> _WHAT IS BEING ASKED_:
In the records below, how many lines contain the string "Within"? Reply with the number only.

> _ENTRIES PROVIDED_:
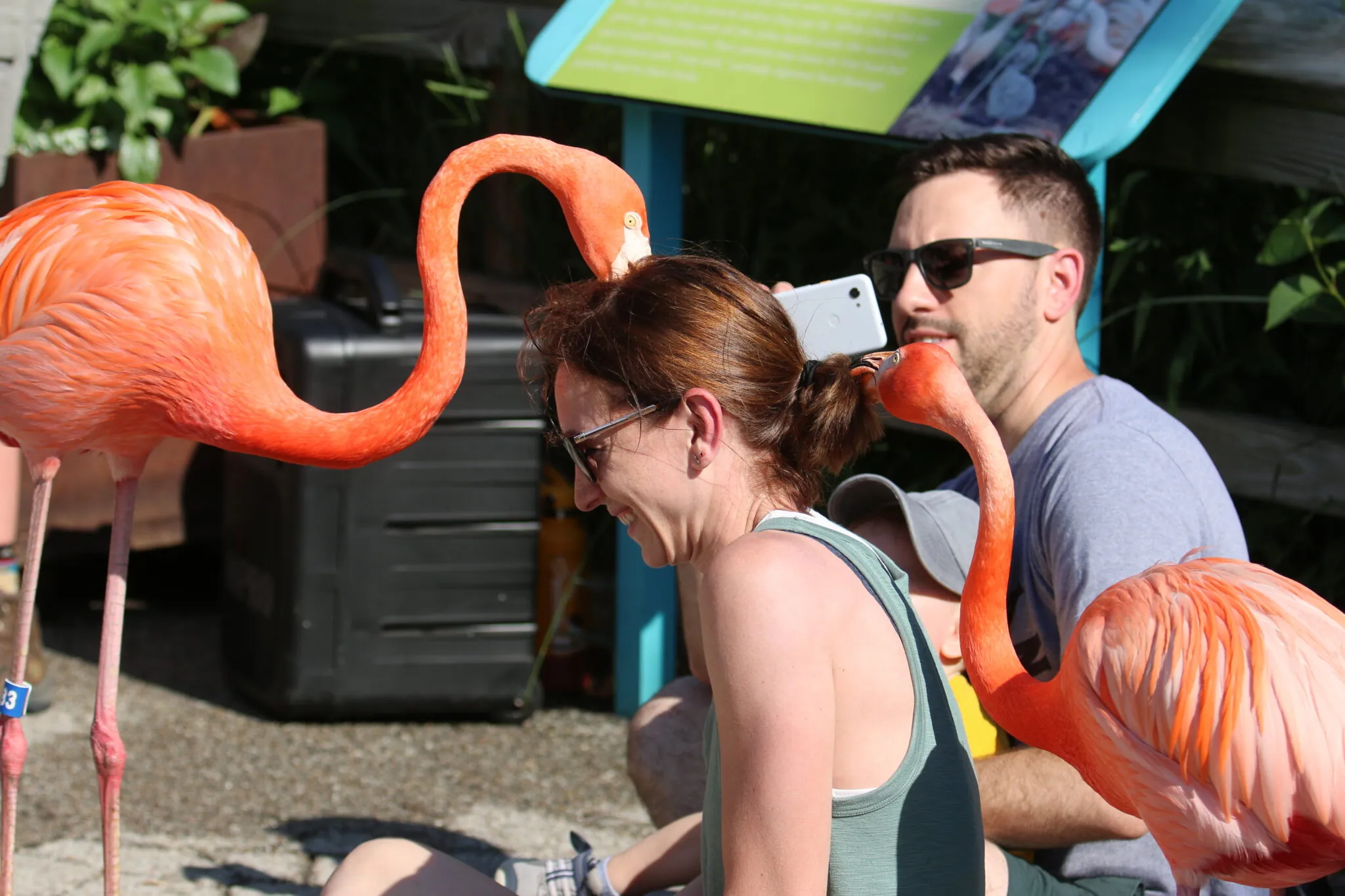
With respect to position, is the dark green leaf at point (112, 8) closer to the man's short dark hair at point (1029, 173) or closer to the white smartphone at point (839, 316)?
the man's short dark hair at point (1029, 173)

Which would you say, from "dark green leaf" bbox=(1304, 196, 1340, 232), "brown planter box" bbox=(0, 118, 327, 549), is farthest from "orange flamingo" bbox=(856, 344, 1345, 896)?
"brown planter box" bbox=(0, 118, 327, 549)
...
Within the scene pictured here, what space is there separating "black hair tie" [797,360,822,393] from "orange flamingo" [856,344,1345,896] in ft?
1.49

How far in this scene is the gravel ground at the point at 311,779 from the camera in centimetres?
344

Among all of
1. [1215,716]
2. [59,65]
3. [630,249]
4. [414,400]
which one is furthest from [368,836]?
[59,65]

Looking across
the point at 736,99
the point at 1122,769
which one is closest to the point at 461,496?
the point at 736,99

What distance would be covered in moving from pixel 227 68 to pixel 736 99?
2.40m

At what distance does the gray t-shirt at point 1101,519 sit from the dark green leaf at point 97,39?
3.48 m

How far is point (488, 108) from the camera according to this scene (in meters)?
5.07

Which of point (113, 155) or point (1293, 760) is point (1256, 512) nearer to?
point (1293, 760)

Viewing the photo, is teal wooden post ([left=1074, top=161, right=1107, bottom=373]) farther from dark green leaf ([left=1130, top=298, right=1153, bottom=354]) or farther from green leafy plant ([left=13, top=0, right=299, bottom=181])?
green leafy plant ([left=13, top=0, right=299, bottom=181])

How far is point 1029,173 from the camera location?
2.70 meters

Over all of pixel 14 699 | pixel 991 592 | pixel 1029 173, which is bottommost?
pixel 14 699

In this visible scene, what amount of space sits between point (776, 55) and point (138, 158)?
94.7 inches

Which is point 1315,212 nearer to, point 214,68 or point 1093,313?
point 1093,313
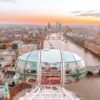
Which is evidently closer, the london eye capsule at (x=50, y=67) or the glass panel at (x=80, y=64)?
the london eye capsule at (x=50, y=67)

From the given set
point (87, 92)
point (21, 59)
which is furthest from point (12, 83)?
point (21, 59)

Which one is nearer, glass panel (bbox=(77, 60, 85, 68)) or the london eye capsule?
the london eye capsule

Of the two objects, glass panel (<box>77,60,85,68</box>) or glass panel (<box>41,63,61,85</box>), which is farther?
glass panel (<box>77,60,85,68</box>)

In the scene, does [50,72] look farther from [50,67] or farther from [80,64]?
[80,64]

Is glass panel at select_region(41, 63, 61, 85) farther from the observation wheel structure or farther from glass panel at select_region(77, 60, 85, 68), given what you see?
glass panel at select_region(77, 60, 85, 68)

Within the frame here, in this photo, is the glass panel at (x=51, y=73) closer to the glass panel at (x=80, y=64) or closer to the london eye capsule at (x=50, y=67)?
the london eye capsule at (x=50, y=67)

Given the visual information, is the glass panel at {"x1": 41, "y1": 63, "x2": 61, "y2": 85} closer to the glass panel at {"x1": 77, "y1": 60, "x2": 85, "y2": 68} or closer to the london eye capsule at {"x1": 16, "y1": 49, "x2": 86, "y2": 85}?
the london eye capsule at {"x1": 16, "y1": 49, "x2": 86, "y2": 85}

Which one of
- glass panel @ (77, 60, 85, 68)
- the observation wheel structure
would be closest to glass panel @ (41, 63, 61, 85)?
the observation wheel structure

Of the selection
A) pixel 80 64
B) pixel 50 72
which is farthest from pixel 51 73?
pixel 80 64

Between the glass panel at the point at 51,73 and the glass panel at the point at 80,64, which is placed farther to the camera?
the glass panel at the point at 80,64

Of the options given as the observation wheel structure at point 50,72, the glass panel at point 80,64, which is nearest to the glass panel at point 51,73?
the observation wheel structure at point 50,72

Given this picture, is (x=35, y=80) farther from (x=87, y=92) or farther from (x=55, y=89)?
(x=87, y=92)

> _ANSWER FOR THIS EXERCISE_:
2